#### DATA EXCERPTS
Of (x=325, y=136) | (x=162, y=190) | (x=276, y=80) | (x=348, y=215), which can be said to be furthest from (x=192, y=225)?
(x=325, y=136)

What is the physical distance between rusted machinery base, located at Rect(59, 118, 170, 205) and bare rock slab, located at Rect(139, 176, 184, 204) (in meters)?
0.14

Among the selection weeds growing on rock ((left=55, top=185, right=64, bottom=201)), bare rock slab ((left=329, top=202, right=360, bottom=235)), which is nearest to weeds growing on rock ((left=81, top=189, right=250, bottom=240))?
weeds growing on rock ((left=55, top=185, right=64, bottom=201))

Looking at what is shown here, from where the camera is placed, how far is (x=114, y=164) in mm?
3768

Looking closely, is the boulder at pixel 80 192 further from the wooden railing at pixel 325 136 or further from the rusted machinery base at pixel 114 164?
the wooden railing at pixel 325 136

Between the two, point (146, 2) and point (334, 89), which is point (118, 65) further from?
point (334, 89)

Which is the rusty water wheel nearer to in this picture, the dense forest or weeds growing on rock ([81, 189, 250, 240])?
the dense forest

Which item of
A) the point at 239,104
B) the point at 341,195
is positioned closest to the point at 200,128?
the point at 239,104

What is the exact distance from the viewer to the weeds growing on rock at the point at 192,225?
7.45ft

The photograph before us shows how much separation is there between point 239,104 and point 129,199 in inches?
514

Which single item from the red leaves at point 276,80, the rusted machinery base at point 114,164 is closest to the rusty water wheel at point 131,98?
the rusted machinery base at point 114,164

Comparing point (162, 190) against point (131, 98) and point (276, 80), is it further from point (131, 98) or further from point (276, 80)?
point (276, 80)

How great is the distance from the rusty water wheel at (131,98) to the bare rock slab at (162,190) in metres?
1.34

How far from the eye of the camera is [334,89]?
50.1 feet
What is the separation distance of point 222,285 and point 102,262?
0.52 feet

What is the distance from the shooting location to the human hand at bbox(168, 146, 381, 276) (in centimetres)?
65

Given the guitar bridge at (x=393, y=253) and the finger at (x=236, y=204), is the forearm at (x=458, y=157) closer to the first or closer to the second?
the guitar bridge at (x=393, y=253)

#### SET TASK
Copy out the entries above word for word, from the line containing "Comparing point (162, 190)" through the end of the entries.

#### REPLY TO THE EXERCISE
Comparing point (162, 190) against point (131, 98) and point (276, 80), is it further from point (131, 98) or further from point (276, 80)?
point (276, 80)

How great is the distance from the rusty water wheel at (131,98) to the bare rock slab at (162,190) in metres?
1.34

How far from the eye of the camera is [334,89]?
50.1 feet
What is the separation distance of point 222,285 and point 102,262?
0.52 feet

What is the distance from the shooting location to the human hand at bbox(168, 146, 381, 276) (in centimetres)?
65

Given the guitar bridge at (x=393, y=253) and the finger at (x=236, y=204), is the forearm at (x=458, y=157) closer to the first or closer to the second?
the guitar bridge at (x=393, y=253)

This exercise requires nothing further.